In previous guides, we looked at TIM2 of STM32 to generate delay, interrupts, PWM and how to use PWM to fade LED and control servo motors. In this guide, we shall cover how to use TIM2 of STM32 to read shaft encoder.

We will cover the following:

  • What is encoder
  • Required parts and connection
  • Configure pins and timer to read encoder
  • Download the code
  • Demo

1.1 What is encoder:

rotary encoder, also called a shaft encoder, is an electro-mechanical device that converts the angular position or motion of a shaft or axle to analog or digital output signals.

Rotary encoders are used in a wide range of applications that require monitoring or control, or both, of mechanical systems, including industrial controls, robotics, photographic lenses, computer input devices such as optomechanical mice and trackballs, controlled stress rheometers, and rotating radar platforms.

1.2 Encoder types:

  • Mechanical: Also known as conductive encoders. A series of circumferential copper tracks etched onto a PCB is used to encode the information via contact brushes sensing the conductive areas. Mechanical encoders areeconomical but susceptible to mechanical wear. They are common in human interfaces such as digital multimeters
  • Optical: This uses a light shining onto a photodiode through slits in a metal or glass disc. Reflective versions also exist. This is one of the most common technologies. Optical encoders are very sensitive to dust.
  • On-Axis Magnetic: This technology typically uses a specially magnetized 2 pole neodymium magnet attached to the motor shaft. Because it can be fixed to the end of the shaft, it can work with motors that only have 1 shaft extending out of the motor body. The accuracy can vary from a few degrees to under 1 degree. Resolutions can be as low as 1 degree or as high as 0.09 degree (4000 CPR, Count per Revolution). Poorly designed internal interpolation can cause output jitter, but this can be overcome with internal sample averaging.

--- Exercise a ---
Answer these questions using the guide on reading encoders:
(i) What other name does the guide give for a rotary encoder?
(ii) What are optical encoders very sensitive to?
(iii) What is the highest resolution given for on-axis magnetic encoders?

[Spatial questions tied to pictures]
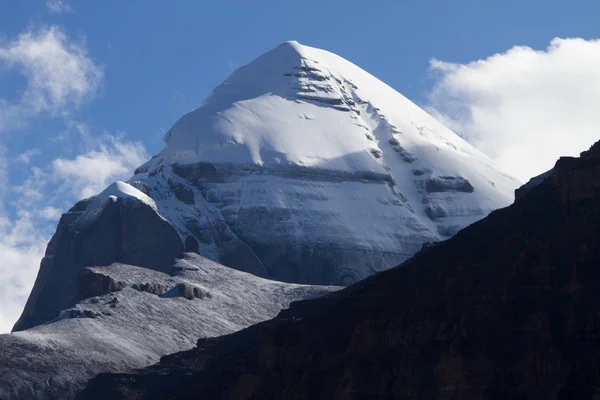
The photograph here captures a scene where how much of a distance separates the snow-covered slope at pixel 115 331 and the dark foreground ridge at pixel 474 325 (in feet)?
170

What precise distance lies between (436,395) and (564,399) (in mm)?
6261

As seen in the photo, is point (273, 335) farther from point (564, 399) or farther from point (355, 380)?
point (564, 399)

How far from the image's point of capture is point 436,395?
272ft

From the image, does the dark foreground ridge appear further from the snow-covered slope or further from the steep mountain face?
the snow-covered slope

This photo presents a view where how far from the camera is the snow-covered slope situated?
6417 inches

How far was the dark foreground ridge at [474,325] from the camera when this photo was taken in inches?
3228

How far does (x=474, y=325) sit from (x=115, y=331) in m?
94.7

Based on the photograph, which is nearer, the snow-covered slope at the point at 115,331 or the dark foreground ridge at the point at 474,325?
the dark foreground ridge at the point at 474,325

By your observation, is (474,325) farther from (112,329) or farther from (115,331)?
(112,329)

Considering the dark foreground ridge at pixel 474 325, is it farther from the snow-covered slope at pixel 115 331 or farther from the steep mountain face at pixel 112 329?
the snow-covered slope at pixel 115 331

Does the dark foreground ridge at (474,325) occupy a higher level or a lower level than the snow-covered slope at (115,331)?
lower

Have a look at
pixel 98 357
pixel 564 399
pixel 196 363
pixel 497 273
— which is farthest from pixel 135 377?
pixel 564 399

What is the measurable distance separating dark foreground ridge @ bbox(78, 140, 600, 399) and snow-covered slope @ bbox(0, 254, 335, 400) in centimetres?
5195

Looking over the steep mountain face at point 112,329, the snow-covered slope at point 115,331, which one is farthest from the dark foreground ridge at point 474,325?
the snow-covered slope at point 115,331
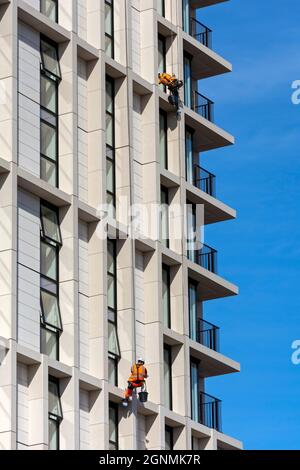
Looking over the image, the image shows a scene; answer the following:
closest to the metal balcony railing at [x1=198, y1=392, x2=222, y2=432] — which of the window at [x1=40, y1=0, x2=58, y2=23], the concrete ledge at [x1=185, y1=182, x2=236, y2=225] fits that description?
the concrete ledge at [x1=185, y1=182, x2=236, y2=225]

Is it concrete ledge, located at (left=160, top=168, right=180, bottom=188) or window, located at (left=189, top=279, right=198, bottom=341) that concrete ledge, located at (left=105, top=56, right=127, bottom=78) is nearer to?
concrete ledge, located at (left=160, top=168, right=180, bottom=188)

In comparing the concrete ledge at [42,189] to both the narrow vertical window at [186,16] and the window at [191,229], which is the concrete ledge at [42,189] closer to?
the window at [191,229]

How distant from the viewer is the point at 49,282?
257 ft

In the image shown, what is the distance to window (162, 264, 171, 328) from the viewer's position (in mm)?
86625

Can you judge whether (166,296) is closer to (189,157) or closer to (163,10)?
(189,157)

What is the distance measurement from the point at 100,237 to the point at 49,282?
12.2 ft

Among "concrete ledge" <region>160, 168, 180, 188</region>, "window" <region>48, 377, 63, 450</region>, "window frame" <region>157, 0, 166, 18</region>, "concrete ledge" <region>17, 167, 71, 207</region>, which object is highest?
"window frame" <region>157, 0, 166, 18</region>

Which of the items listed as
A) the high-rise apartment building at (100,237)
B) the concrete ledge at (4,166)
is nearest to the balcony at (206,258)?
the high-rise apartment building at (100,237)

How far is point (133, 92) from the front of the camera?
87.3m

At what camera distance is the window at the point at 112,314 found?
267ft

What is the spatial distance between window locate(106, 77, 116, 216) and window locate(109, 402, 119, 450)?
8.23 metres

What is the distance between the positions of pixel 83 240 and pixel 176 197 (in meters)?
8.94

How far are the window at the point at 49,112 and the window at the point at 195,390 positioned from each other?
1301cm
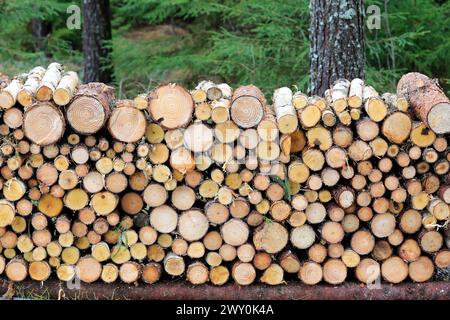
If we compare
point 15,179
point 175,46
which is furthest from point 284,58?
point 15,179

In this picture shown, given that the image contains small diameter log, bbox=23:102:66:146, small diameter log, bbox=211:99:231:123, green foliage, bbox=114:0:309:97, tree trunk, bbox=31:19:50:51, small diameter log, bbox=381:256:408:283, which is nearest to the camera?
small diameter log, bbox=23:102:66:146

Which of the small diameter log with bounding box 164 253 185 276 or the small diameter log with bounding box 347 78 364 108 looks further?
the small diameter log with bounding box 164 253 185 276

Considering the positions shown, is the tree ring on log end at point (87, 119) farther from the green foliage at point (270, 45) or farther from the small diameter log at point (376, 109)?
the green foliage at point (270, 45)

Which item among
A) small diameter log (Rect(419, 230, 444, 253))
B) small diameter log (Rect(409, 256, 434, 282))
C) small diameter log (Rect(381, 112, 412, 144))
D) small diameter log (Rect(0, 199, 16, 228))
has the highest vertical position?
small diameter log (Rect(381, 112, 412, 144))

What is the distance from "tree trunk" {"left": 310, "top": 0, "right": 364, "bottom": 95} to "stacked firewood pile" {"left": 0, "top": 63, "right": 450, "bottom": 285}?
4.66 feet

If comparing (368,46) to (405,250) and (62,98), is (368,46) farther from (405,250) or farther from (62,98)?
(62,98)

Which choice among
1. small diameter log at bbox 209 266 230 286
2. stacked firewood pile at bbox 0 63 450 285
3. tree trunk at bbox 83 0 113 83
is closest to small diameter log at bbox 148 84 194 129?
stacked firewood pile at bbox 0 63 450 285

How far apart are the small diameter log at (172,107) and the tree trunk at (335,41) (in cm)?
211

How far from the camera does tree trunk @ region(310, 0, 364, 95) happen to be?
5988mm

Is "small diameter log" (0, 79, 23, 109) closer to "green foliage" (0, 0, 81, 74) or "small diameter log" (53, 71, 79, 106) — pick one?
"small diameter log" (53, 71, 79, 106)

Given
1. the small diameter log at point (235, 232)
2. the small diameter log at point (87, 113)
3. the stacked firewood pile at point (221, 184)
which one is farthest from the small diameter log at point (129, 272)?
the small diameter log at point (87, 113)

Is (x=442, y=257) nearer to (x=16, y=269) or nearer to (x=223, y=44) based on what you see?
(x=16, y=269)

--

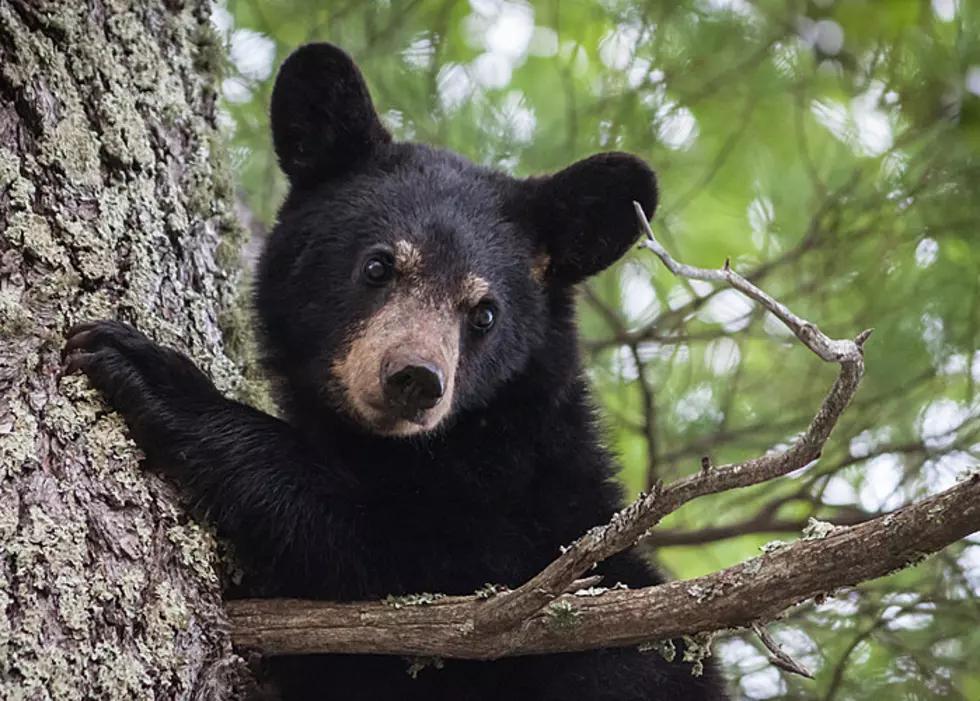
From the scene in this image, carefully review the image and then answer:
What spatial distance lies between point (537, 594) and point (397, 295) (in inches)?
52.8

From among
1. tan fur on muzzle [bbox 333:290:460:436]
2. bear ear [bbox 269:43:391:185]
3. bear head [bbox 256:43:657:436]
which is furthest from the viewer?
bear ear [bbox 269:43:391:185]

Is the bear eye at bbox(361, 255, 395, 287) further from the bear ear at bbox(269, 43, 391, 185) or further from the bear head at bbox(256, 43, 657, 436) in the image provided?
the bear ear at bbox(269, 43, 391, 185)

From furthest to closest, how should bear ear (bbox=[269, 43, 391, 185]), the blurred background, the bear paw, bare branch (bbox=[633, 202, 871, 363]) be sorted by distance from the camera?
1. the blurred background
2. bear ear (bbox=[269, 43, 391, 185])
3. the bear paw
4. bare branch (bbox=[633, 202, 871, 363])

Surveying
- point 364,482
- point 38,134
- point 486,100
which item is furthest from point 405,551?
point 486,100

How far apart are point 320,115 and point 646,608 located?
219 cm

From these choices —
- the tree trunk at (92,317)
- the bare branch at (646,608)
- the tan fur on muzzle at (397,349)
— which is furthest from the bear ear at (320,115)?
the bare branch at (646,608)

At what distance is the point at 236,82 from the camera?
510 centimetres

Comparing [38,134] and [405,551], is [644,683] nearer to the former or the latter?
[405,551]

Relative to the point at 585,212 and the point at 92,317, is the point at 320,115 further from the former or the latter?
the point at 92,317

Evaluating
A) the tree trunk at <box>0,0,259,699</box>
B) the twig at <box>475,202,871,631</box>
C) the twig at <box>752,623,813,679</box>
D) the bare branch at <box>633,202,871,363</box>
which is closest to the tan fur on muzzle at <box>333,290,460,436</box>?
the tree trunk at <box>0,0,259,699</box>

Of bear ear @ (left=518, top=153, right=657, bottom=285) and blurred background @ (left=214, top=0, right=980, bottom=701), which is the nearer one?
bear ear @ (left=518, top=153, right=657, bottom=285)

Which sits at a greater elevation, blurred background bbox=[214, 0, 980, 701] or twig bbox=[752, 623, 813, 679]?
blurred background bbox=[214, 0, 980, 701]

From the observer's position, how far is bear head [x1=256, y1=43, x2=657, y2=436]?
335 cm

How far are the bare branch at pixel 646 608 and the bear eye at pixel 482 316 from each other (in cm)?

--- Exercise b ---
Reproduce the records verbatim, from the line containing "From these choices —" through the line containing "How far are the bare", including both of those lines.

--- Complete output a ---
(i) A shaft encoder.
(ii) Dust.
(iii) 0.09 degree (4000 CPR, Count per Revolution).

--- Complete output b ---
From these choices —
- the tree trunk at (92,317)
- the bare branch at (646,608)
- the tan fur on muzzle at (397,349)
— which is furthest from the bear ear at (320,115)?
the bare branch at (646,608)

At what distance is the point at 236,82 from the camera?
510 centimetres

Comparing [38,134] and [405,551], is [644,683] nearer to the former or the latter?
[405,551]

Relative to the point at 585,212 and the point at 92,317, is the point at 320,115 further from the former or the latter?
the point at 92,317

Evaluating
A) the tree trunk at <box>0,0,259,699</box>
B) the twig at <box>475,202,871,631</box>
C) the twig at <box>752,623,813,679</box>
D) the bare branch at <box>633,202,871,363</box>
which is closest to the tan fur on muzzle at <box>333,290,460,436</box>?
the tree trunk at <box>0,0,259,699</box>

Of bear ear @ (left=518, top=153, right=657, bottom=285) and blurred background @ (left=214, top=0, right=980, bottom=701), which is the nearer one?
bear ear @ (left=518, top=153, right=657, bottom=285)

Which sits at a greater elevation, blurred background bbox=[214, 0, 980, 701] or twig bbox=[752, 623, 813, 679]?
blurred background bbox=[214, 0, 980, 701]

From the observer's position, how far is bear head [x1=256, y1=43, x2=657, y2=436]?
335 cm

How far are the bare branch at pixel 646 608 and the bear eye at pixel 482 316 from each other (in cm)?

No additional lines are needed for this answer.